Another mammal that one can meet in Oiti, is the wolf (Canis lupus). The population of wolf in Oiti seems to have demonstrated an increase during the last 10 years, following a return course that begun in the 1980s decade.  According to a recent survey (2012), it is estimated that nowadays there are 1-2 reproductive packs of wolves with territories that extend to the wider area of Mt Oiti, creating a small but permanent population that consists of few individuals of the species. The wolf’s reappearance is initially related with the amelioration of the legal framework concerning the protection of the species, since its bounty as a harmful species has ceased since 1981, while since 1992 it has been included in the species of the Directive 92/43/EEC. The restriction of human activities (such as mountainous cultivations) in its distribution areas, as well as the decrease of the big number of cattle of intensive cattle-breeding  have also contributed to its reappearance. Moreover, the wolf has a quite high reproductive potential and a special ability to settle in new areas through the dispersion in big distances, after finding the proper habitat and adequate food.

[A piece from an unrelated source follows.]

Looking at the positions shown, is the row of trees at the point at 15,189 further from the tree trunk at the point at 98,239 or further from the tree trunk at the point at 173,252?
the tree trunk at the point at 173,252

The presence of the brown bear (Ursus arctos) in Oiti (a species threatened with extinction in Greece) is also very important, since it forms the south-easternmost point of the species distribution in Greece, but in Europe as well. Oiti has been a quite recently settled area of the species distribution after the period 1991-1995. According to the latest data (2012), the population of the brown bear in Oiti is estimated as rather small, but permanent, with the species being propagated every 3-4 years approximately.